More than 25,000 patients from the United Kingdom, Scandinavia, and China were recruited for HPS2-THRIVE. All received simvastatin and when required, another cholesterol-lowering drug, ezetimibe. They were randomized to receive either ER niacin with laropiprant in addition to the statin therapy or placebo for 4 years.
Approximately 13.2% of patients who took the ER niacin/laropiprant combination had a heart attack, stroke, or arterial procedure compared with 13.7% of patients in the placebo group. The results were similar to the AIM-HIGH trial of ER niacin alone in 3,400 high-risk patients. That study was stopped early after 3 years because of no beneficial effects. Similar side effects that are known with niacin occurred in patients during the AIM-HIGH study.

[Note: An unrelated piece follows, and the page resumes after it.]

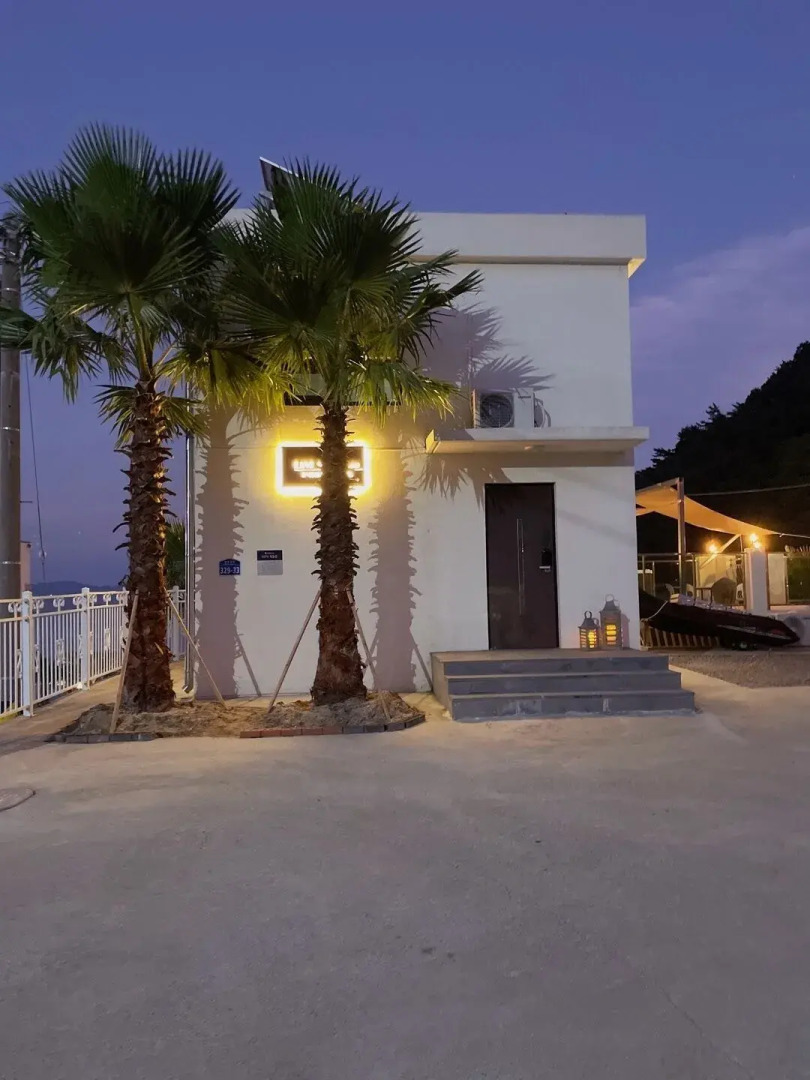 Lim Sea Side Poolvilla Pension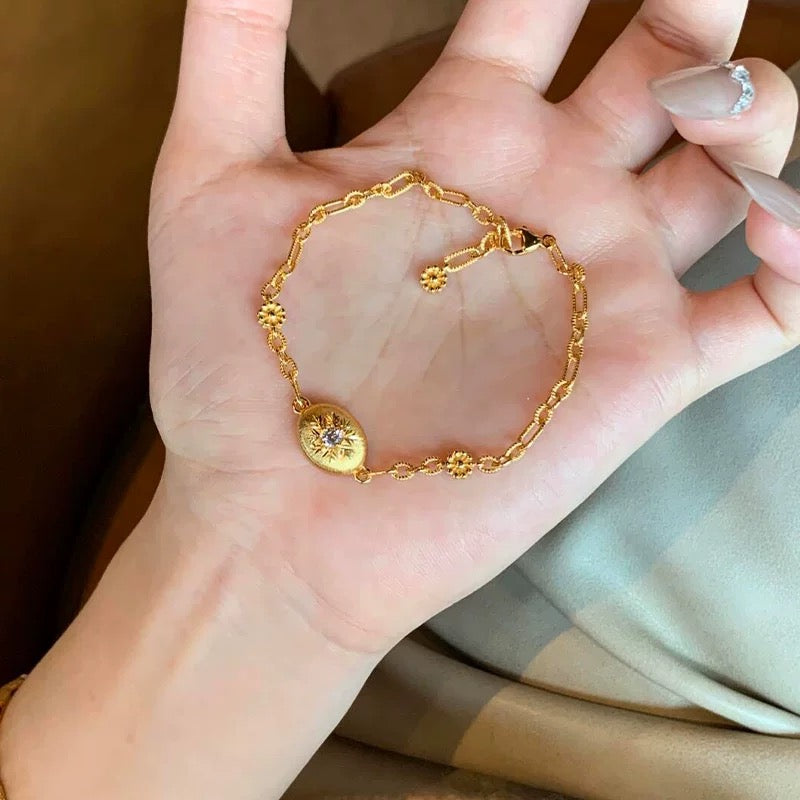 YUHE Vintage Brushed Gold Sunflower Bracelet Starburst Design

“The use of niacin for the prevention of cardiovascular events should now be reconsidered,” said Jane Armitage, the principal investigator and professor at Oxford University’s Clinical Trial Service Unit. “The HPS2-THRIVE trial shows that niacin causes significant hazards and does not reduce the number of people suffering heart attacks and strokes when added to treatments, such as cholesterol-lowering statin therapy, which are known to be safe and effective.”
HPS2-THRIVE was funded by a grant to Oxford University from Merck & Co., which supplied the ER niacin/laropiprant and matching placebo medications, as well as the statin therapy.
Merck said in late December 2012 that it did not plan to take the drug before the FDA to gain approval when the failure of niacin in the HPS2-THRIVE study was first announced.